Unlike the bombs that hit transportation targets in Moscow during the past year, this bomb apparently was made of gunpowder and set off by remote control.  Saying there was no suicide bomber, police officials released the composite sketch of the prime suspect a well-built man in his late 20s.  Three men have been detained for questioning in the Belarus capital.

The bomb blew up in the metro’s lone transfer station, at the downtown intersection of the system’s two lines.  On Tuesday, one line resumed service.  The second is to reopen Wednesday.  Traffic jams formed around the city of 1.8 million people, the biggest city between Warsaw and Moscow.

The bomber chose a station about 100 meters from the presidential offices and across a street from the concert hall where Mr. Lukashenko was inaugurated in January, following elections widely criticized as fraudulent.

European Council on Foreign Relations Belarus expert Jana Kobzova watched President Lukashenko on TV Tuesday.  She said the massive bomb blew up the president’s long-cherished claim his authoritarian rule ensures peace and stability for the nation. "I have never seen him so nervous.  He did not actually blame anyone but the government and themselves," she said.
━━━
= What to do =
**1.** Quote the report on the Belarus metro bombing word for word, beginning at the words "Unlike the bombs" and stopping after "Warsaw and Moscow.".
**2.** Write what comes next in the report on the Belarus metro bombing, picking up right after its last sentence.
The lines that come after this report are from a separate source.

= Given data =
━━━
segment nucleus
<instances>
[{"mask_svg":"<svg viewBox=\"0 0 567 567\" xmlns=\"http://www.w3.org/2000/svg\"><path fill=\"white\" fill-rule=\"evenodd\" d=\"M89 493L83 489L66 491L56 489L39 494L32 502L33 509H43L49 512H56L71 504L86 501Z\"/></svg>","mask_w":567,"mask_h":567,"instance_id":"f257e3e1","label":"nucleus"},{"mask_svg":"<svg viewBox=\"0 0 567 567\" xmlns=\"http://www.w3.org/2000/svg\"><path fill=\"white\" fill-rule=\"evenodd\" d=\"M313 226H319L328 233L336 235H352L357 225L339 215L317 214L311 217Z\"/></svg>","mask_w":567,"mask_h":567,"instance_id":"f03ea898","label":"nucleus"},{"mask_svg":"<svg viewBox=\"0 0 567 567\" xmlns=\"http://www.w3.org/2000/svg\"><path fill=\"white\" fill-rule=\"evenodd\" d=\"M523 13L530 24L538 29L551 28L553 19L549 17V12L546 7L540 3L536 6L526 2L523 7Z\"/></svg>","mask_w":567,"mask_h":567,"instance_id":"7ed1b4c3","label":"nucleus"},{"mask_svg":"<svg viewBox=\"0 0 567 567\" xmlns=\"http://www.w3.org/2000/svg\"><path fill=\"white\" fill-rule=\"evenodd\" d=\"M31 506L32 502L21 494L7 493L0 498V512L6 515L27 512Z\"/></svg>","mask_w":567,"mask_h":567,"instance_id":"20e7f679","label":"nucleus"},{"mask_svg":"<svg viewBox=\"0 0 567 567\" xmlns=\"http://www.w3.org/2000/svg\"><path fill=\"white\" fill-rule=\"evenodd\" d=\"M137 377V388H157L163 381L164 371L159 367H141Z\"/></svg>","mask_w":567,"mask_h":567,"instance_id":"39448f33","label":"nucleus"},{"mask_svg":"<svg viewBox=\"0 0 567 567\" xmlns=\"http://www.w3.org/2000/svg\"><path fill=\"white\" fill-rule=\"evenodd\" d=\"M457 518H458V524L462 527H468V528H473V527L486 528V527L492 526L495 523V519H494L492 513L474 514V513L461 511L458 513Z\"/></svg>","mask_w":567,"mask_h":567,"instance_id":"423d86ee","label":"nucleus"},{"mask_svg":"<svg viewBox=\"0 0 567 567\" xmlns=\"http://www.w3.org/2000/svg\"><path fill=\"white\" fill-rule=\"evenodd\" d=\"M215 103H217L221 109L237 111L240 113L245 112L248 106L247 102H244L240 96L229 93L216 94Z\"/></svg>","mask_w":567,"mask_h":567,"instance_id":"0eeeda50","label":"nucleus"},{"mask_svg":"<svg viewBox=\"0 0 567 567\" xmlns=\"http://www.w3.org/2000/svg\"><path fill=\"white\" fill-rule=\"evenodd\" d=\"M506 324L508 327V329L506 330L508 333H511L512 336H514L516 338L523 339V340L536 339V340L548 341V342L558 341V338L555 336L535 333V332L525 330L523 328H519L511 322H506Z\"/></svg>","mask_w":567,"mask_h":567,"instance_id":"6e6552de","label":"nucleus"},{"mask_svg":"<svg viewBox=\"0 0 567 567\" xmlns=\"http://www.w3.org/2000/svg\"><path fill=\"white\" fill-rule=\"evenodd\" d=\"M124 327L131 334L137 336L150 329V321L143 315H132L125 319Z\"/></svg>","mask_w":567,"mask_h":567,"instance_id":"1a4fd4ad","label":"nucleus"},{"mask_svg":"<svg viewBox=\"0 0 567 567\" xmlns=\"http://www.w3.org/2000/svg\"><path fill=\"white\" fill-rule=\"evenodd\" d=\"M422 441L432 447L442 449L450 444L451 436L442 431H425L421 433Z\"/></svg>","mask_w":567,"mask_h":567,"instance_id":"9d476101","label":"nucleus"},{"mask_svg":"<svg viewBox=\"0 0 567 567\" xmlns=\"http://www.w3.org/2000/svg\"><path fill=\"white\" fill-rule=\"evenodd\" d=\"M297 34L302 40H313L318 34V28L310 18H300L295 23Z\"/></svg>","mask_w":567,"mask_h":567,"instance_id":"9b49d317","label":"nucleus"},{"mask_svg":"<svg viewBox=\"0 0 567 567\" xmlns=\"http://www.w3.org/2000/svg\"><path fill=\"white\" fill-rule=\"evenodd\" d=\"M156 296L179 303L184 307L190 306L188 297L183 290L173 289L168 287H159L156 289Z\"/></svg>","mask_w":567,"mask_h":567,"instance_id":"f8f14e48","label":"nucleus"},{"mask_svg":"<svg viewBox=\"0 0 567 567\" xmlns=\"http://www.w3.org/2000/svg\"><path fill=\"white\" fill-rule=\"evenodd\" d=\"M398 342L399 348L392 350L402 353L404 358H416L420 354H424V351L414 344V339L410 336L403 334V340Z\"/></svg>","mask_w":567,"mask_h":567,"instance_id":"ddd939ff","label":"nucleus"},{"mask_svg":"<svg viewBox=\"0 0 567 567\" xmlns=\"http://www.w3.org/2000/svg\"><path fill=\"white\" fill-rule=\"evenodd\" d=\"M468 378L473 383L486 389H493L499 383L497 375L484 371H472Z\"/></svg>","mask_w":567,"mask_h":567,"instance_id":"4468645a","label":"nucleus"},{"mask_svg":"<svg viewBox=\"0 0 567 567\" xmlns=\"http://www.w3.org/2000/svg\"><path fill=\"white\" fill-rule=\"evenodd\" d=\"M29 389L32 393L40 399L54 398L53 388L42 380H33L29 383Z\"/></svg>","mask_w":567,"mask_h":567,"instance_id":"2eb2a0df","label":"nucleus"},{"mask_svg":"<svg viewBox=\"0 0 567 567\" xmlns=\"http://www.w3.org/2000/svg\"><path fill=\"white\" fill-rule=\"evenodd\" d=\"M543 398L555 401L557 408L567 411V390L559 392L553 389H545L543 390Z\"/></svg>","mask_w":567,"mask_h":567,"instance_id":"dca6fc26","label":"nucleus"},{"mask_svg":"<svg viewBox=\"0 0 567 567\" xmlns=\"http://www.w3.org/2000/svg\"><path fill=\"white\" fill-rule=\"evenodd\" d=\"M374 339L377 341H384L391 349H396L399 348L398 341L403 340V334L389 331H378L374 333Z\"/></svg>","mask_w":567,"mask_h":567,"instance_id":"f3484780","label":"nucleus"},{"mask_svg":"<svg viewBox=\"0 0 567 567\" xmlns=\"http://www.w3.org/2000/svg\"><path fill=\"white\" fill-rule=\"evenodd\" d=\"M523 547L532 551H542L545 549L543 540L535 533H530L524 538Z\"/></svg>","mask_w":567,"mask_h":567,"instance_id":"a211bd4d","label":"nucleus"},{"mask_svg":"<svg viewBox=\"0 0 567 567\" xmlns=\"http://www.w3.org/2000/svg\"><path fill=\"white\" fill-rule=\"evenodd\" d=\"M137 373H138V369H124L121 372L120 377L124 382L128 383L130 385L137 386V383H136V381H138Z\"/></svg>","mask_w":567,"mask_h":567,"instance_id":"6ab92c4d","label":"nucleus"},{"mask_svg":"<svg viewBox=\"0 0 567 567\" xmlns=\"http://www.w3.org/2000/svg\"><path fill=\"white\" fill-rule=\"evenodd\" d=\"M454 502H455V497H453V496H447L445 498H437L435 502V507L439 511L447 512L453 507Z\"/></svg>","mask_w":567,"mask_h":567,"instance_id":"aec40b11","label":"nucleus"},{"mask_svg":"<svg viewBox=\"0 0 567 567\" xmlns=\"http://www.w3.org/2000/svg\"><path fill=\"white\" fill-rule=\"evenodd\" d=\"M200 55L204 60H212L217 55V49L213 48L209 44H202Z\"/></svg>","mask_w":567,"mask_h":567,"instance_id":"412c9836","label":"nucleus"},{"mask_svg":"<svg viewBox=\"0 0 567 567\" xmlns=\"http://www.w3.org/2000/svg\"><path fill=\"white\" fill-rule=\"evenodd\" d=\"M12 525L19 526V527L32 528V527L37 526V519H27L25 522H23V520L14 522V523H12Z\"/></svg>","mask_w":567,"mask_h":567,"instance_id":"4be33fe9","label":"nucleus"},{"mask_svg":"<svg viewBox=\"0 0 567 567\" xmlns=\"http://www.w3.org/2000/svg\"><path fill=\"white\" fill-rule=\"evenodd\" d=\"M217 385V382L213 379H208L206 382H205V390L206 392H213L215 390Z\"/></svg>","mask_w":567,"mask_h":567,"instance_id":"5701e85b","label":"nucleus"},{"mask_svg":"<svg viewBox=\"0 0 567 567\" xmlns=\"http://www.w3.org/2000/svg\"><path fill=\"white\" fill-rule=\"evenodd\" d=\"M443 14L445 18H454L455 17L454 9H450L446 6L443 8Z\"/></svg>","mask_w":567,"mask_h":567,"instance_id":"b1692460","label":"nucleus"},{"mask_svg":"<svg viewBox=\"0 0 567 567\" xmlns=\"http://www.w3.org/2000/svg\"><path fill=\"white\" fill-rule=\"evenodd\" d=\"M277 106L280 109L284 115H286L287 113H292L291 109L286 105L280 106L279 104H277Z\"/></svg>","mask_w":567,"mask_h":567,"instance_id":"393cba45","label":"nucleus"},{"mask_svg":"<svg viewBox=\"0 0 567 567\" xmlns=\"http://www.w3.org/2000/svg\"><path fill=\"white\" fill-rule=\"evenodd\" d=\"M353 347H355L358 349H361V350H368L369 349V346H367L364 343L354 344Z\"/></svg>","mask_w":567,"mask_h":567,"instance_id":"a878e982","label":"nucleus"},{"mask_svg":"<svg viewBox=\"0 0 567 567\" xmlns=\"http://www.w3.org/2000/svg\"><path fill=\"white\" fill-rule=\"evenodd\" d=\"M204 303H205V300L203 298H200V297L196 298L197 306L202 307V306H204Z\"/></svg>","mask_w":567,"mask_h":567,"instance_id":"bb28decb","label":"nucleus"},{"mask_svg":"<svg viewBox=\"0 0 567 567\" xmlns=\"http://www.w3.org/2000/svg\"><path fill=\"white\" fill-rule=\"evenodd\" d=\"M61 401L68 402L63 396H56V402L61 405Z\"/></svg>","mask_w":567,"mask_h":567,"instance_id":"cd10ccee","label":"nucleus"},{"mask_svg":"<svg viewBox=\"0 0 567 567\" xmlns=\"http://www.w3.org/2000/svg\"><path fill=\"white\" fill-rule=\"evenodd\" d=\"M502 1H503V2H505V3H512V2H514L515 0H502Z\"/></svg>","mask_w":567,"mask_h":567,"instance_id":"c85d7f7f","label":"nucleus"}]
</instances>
━━━
= Results for each task =
**1.**
Unlike the bombs that hit transportation targets in Moscow during the past year, this bomb apparently was made of gunpowder and set off by remote control.  Saying there was no suicide bomber, police officials released the composite sketch of the prime suspect a well-built man in his late 20s.  Three men have been detained for questioning in the Belarus capital.

The bomb blew up in the metro’s lone transfer station, at the downtown intersection of the system’s two lines.  On Tuesday, one line resumed service.  The second is to reopen Wednesday.  Traffic jams formed around the city of 1.8 million people, the biggest city between Warsaw and Moscow.

**2.**
She said that after the metro bomb, Belarus now looks more and more like Russia, an authoritarian country marked by political violence.

Resident Yaroslav Romanchuk describes how the bomb was a big shock for normally quiet Minsk.  He says he walked past the bombed station a few minutes after the explosion. "When I was walking past that particular station, people could not even believe it was a terrorist act.  They could not even voice those words 'terrorist act.'  They talked about an explosion of the gas or some technical accident," he said.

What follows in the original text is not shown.